The World Wildlife Fund (WWF) has demanded that the red king crab be eradicated from Norwegian waters. Its elimination would put an end to one of Norway’s most valuable seafood bonanzas.
This year’s crab harvest has so far fetched NOK 250 million (USD 40 million), reports newspaper Aftenposten. While Norwegian authorities are treating the crab as an important and valuable resource, the WWF claims the crab is a harmful alien species that Norway has a duty to eradicate.
“What the government is doing is a crime against the environment,” Nina Jenssen in WWF Norway told Aftenposten. “We insist that the crab be removed.”
She says that Norwegian authorities have worked actively to increase stocks, despite international regulations that call for alien species to be countered with all means available. The Norwegian government has previously stated that the red king crab was already established before the UN Convention on the Law of the Sea (UNCLOS) and Rio Convention on Biological Diversity. Consequently Norway is not bound to eradicate the crab.
Lucrative restaurant market
According to Aftenposten, fishermen in Eastern Finnmark county have sold crab for NOK 100 million this year, which turns into some NOK 250 million by the time the catch comes to market.
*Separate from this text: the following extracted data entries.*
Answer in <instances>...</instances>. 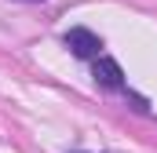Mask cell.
Segmentation results:
<instances>
[{
  "instance_id": "6da1fadb",
  "label": "cell",
  "mask_w": 157,
  "mask_h": 153,
  "mask_svg": "<svg viewBox=\"0 0 157 153\" xmlns=\"http://www.w3.org/2000/svg\"><path fill=\"white\" fill-rule=\"evenodd\" d=\"M62 44L70 47V55L80 58V62H95V58L102 55V37L91 33V29H84V26L66 29V33H62Z\"/></svg>"
},
{
  "instance_id": "7a4b0ae2",
  "label": "cell",
  "mask_w": 157,
  "mask_h": 153,
  "mask_svg": "<svg viewBox=\"0 0 157 153\" xmlns=\"http://www.w3.org/2000/svg\"><path fill=\"white\" fill-rule=\"evenodd\" d=\"M91 76H95V84H99L102 91H128L124 69H121L117 58H110V55H99V58L91 62Z\"/></svg>"
},
{
  "instance_id": "3957f363",
  "label": "cell",
  "mask_w": 157,
  "mask_h": 153,
  "mask_svg": "<svg viewBox=\"0 0 157 153\" xmlns=\"http://www.w3.org/2000/svg\"><path fill=\"white\" fill-rule=\"evenodd\" d=\"M124 95H128V102H132V110H135V113H150V102H146L143 95H132V91H124Z\"/></svg>"
},
{
  "instance_id": "277c9868",
  "label": "cell",
  "mask_w": 157,
  "mask_h": 153,
  "mask_svg": "<svg viewBox=\"0 0 157 153\" xmlns=\"http://www.w3.org/2000/svg\"><path fill=\"white\" fill-rule=\"evenodd\" d=\"M22 4H44V0H22Z\"/></svg>"
}]
</instances>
A recent innovation has involved shipping live crabs in tanks by air to Japan and New York City, fetching prices of NOK 500,-/ kg (USD 38,-/lb). The red king crab from Norway has emerged as a delicacy popular in the restaurant business because of its texture, flavour and abundance of meat. No other Norwegian seafood product fetches higher prices per kilo.
The authorities had set a boundary for the red king crab at Norway’s North Cape. Further east the crab catch is strictly regulated, but to the west of the North Cape, an alleged “free-for-all” catch designed to destroy the stock has been underway. Despite this, the red king crab is gradually advancing further west.
In the managed area between the North Cape and the Russian economic zone, the value of the crab catch has topped that of cod fishing, the traditional mainstay of the local fishing economy.
“The crab is here to stay, whether we like it or not,” senior researcher and crab expert Jan H Sundet of Norway’s Institute of Marine Research (Havsforskningsinstituttet) told Aftenposten. “As we see it, there are no good solutions to the problem. It is our job to find the least damaging way forward.”
Scavenger of the sea
Sundet said the red king crab “eats almost anything that sits on the sea bottom,” acknowledging that in areas of the Varanger fiord where the crabs have been established in large numbers and over an extended period, “the fauna on the seabed has changed significantly.” He also tells of problems for the fisheries, where the long-legged crabs get stuck in nets used for other forms of fishing, and eat bait from fishing lines dragged over the sea bottom.
On the positive side, he says that many of the economically marginal fishing villages along the coast, east of the North Cape, such as Bugøynes, Kiberg and Båtsfjord, have blossomed after the arrival of crab processing plants. He adds that the unfettered fishing west of the North Cape has significantly reduced numbers and slowed the westward migration of the red king crab.